В последний раз я его видела в 1873 году в феврале месяце, когда ездила представить ему моего жениха Леонарда Васильевича Штейнгель. Когда мы вошли, дедушка сидел в кресле, в том же зеленом зонтике, и перебирал пальцы рук. Графиня сидела в другом кресле. Я поздоровалась, поцеловала ему руку и сказала: «Дедушка, позвольте вам представить моего жениха». Он сказал: «А ты кто?» Графиня вмешалась в разговор: «Как, Теодор, разве ты не помнишь, это твоя внучка Катенька, дочь Марии Федоровны». — «Здравствуй, милая, а кто же твой жених?» — «Барон Леонард Штейнгель, дедушка». Он оживился: «Штейнгель, хорошая фамилия. Я знавал одного Штейнгеля, Владимира, декабриста»[269]. — «Это мой дядя, граф», — сказал Леонард. — «Очень рад, поздравляю, желаю счастья». Графиня тоже поздравила. Мы поблагодарили и, посидев 1/4 часа, уехали. Больше я уже дедушки не видала. В апреле он скончался.

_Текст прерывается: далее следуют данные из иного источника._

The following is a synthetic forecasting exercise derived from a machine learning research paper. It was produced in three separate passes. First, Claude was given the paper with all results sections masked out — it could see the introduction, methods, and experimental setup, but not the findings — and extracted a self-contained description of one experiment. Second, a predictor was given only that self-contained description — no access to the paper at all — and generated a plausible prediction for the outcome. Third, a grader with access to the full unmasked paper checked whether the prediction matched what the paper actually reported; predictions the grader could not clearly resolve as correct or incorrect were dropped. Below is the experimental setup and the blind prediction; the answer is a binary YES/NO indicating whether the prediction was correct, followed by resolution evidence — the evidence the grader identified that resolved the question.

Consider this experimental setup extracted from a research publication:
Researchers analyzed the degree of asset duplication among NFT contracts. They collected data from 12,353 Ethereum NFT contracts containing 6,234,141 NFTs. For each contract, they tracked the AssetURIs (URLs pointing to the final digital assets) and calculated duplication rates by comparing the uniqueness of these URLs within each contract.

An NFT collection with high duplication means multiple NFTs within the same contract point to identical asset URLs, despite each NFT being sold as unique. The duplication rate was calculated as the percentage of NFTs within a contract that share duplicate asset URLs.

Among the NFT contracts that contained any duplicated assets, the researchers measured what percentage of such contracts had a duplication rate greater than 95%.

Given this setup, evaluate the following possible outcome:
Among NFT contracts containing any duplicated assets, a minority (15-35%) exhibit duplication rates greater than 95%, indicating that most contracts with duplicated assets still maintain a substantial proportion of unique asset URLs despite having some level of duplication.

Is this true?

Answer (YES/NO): NO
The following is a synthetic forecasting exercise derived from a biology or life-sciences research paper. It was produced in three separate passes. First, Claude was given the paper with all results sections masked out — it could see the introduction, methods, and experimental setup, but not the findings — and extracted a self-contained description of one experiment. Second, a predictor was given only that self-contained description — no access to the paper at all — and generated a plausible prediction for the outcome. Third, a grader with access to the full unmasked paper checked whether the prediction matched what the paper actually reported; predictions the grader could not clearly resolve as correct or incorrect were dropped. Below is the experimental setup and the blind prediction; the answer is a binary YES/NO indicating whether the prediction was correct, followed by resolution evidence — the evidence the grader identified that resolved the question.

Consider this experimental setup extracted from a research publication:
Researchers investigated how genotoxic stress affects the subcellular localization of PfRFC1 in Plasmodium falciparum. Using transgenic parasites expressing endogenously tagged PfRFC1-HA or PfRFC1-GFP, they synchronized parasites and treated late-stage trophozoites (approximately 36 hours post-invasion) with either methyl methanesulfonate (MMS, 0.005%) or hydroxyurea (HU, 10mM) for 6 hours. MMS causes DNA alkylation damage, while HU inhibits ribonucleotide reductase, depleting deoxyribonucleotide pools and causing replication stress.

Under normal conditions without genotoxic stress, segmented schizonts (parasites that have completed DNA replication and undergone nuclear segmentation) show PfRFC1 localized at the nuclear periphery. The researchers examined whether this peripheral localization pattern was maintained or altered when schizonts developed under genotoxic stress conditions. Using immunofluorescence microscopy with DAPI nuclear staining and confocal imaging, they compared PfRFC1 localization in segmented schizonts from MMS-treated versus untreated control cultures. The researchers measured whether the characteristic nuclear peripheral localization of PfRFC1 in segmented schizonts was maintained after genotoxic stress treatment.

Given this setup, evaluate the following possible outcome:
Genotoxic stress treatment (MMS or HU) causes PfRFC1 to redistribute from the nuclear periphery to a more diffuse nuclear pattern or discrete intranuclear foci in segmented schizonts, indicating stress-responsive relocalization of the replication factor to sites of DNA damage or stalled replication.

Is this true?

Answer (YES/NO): YES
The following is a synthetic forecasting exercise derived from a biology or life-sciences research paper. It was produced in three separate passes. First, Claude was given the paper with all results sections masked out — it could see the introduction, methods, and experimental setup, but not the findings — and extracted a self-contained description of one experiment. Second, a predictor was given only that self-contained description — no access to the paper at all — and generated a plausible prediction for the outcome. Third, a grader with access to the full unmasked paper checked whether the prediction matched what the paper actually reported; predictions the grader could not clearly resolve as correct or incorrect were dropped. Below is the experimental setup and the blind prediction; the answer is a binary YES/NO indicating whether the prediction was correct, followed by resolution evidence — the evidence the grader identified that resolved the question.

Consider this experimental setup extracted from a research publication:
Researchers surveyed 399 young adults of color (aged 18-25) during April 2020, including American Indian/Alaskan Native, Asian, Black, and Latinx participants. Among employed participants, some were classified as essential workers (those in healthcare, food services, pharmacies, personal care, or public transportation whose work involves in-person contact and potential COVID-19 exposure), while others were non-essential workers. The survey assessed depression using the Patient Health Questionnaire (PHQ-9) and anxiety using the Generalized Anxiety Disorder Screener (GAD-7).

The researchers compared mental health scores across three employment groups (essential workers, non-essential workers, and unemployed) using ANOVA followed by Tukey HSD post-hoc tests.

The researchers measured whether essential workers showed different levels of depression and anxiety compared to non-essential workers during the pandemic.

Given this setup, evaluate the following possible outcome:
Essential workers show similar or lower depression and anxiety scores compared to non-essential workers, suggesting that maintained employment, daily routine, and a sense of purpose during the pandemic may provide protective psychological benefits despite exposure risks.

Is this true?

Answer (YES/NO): YES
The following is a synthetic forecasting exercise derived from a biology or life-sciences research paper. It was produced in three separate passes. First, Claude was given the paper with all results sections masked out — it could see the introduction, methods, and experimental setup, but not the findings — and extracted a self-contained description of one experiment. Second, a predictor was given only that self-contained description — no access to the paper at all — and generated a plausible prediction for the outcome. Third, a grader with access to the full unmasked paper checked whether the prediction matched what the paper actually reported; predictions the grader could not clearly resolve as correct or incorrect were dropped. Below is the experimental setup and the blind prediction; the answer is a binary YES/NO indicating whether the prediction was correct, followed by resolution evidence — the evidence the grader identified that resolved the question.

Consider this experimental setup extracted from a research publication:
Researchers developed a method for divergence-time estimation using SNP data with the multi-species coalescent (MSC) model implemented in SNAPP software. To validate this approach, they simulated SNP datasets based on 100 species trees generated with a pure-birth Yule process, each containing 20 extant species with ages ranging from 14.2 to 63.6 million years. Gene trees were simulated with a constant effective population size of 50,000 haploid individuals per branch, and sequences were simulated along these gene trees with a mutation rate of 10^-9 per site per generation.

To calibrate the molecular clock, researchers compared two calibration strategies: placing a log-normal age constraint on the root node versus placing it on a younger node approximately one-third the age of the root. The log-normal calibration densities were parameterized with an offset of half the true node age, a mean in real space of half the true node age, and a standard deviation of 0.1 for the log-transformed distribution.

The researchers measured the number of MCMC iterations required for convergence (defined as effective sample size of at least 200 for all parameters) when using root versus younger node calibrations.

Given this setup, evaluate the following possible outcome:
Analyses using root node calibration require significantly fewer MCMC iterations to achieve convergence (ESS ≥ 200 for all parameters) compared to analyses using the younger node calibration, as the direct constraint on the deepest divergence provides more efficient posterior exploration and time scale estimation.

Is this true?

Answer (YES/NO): YES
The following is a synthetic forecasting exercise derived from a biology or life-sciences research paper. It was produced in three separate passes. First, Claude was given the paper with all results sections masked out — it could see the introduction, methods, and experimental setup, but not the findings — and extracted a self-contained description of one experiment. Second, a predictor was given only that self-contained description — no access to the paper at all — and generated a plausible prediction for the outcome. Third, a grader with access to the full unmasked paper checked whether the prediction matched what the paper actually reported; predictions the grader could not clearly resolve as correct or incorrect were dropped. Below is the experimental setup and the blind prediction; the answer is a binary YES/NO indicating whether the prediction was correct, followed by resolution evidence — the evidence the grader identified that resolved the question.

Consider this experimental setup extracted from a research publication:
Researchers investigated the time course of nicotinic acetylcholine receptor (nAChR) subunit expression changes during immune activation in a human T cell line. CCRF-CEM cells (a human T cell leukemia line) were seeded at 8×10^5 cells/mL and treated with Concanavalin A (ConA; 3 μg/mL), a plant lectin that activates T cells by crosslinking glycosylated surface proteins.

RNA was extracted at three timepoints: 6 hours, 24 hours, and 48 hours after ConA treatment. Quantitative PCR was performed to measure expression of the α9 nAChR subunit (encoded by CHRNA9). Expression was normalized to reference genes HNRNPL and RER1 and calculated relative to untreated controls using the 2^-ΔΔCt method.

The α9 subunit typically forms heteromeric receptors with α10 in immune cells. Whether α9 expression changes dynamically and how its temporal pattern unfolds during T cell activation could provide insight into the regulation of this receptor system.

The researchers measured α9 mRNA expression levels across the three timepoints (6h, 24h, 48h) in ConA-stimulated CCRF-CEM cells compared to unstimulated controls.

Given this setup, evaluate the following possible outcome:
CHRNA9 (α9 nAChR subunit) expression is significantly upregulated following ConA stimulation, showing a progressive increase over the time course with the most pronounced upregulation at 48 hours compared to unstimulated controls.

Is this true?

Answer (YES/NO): NO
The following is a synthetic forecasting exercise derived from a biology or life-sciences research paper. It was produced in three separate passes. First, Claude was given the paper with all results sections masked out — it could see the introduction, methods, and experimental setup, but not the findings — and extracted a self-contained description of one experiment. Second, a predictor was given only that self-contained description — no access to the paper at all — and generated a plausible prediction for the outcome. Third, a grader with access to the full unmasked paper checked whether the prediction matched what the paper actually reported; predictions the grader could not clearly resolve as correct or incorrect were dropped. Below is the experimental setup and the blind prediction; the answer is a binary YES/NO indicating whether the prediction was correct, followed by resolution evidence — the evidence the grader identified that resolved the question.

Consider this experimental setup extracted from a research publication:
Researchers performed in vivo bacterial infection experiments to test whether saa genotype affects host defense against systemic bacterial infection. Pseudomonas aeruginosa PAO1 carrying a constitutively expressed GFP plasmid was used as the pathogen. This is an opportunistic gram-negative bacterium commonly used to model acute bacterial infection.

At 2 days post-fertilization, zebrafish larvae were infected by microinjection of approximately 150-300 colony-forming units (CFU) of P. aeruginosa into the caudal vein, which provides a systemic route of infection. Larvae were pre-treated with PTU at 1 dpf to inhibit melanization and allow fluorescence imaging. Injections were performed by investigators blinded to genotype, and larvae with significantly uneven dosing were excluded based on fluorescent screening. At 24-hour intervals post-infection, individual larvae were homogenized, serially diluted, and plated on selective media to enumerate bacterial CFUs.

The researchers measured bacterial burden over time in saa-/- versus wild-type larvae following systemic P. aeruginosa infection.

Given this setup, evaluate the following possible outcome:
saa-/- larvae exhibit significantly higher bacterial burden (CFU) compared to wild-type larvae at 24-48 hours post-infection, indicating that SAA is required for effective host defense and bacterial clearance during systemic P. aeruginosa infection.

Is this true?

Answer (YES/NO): NO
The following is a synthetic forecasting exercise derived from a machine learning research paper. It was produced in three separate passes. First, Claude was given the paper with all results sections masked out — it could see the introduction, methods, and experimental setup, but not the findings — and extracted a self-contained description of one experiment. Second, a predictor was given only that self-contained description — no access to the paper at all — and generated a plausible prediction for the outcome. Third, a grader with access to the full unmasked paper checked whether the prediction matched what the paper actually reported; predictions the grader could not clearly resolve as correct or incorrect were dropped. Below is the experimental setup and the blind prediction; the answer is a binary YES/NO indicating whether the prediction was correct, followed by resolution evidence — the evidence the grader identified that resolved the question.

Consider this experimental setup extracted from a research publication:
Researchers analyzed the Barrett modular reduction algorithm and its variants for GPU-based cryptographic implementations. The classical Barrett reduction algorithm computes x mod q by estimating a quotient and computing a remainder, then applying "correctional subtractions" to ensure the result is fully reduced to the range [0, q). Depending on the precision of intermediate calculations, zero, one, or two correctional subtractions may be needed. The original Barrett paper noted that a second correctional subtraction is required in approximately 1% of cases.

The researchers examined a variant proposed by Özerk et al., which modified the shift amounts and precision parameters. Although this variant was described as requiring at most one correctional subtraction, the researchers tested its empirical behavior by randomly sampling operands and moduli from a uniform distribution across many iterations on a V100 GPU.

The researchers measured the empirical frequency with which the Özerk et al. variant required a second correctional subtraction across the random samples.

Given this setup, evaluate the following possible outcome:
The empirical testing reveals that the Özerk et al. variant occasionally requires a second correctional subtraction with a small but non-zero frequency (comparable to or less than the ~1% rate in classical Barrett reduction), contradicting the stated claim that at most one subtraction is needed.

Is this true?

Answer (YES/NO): YES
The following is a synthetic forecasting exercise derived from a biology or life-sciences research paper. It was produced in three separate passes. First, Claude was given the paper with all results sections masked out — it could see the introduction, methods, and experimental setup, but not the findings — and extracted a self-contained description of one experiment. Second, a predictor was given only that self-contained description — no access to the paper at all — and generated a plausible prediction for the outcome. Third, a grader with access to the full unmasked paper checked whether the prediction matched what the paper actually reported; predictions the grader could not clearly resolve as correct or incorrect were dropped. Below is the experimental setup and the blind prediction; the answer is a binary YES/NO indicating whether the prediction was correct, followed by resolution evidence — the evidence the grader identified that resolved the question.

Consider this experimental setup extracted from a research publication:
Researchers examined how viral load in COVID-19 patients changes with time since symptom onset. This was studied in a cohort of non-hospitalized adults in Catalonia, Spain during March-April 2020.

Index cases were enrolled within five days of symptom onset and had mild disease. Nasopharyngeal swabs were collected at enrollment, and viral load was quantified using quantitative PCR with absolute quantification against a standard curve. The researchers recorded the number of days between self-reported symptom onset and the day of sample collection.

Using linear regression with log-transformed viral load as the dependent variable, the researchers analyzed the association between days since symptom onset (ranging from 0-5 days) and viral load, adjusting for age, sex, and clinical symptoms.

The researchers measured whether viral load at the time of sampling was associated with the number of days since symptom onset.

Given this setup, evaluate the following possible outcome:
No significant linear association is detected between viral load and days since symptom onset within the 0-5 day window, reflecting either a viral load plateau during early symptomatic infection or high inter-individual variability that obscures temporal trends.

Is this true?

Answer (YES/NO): NO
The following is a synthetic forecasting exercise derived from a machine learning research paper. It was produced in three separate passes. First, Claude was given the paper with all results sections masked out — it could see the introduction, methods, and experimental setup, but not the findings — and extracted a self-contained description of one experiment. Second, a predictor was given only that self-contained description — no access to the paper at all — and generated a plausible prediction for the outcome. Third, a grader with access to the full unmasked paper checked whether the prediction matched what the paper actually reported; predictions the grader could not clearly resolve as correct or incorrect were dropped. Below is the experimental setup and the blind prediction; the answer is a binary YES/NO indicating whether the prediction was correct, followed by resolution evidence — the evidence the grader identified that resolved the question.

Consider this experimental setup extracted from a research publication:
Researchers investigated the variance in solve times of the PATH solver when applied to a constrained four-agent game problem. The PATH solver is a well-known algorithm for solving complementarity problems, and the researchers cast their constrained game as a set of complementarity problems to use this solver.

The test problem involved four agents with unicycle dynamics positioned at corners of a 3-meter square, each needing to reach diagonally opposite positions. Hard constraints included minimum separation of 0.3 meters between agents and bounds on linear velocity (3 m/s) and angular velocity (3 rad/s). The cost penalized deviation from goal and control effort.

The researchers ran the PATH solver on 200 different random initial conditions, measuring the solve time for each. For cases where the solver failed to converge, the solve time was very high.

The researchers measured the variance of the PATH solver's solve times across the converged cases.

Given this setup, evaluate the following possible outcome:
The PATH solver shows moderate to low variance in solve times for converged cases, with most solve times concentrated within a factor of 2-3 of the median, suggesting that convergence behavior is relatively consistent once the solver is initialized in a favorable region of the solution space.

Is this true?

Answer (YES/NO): NO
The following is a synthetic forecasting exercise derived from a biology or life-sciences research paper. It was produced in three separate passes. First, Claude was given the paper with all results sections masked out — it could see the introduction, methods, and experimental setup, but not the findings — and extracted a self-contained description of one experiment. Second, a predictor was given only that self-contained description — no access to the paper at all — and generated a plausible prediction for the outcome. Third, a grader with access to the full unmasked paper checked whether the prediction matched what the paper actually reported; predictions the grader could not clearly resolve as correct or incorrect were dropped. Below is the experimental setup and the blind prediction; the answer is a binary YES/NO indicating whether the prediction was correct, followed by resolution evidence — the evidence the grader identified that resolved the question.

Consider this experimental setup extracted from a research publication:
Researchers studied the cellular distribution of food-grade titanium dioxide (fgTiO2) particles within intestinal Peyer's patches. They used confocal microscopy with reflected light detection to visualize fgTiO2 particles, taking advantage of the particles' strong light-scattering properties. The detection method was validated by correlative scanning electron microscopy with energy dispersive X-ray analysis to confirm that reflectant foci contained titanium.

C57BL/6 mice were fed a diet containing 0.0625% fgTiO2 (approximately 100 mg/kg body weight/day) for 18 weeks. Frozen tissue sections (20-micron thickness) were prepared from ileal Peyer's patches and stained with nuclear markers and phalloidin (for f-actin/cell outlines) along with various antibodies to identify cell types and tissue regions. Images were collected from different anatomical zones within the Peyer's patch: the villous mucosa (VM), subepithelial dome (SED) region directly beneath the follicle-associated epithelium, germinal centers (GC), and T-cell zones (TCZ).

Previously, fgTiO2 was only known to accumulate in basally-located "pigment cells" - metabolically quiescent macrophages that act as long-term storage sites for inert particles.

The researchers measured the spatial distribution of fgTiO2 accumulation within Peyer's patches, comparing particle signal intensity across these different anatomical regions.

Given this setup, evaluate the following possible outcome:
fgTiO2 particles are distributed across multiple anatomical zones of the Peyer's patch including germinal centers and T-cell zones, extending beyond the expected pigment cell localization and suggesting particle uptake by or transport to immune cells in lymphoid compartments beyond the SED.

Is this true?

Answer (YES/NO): NO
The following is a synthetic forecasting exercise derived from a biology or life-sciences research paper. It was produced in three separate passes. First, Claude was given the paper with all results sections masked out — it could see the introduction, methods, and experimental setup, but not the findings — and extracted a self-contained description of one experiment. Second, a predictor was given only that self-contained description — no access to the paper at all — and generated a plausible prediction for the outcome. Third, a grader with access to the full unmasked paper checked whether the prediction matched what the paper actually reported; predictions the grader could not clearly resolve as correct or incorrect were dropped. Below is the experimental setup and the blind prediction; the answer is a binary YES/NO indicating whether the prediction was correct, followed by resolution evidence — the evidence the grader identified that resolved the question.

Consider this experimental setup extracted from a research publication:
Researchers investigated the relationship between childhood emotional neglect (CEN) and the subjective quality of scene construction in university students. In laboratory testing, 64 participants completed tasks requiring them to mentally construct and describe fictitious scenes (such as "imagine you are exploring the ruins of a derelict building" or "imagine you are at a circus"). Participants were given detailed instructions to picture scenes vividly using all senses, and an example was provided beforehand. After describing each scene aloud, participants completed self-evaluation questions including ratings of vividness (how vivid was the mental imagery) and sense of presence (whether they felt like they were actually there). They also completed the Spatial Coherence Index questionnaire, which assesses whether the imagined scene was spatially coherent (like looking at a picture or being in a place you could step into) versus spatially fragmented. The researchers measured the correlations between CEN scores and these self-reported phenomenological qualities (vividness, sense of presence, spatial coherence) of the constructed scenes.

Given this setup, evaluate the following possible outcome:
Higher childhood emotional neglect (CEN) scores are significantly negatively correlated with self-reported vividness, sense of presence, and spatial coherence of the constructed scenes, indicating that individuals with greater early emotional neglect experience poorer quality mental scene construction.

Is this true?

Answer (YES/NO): NO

Моя свадьба была назначена на 15-е апреля в воскресенье. Съехались родные Леонарда, все было готово, а дедушка скончался ночью с пятницы на субботу. Я виновата перед ним: венчалась, когда он был в гробу. Очень мне было и стыдно, и неловко, и грустно. Я плакала, но свадьбу нельзя было отложить. В тот же день мы после венчания уехали. Мама разливалась в слезах и об дедушке и от разлуки со мною. С тех пор я уже не жила в Петербурге.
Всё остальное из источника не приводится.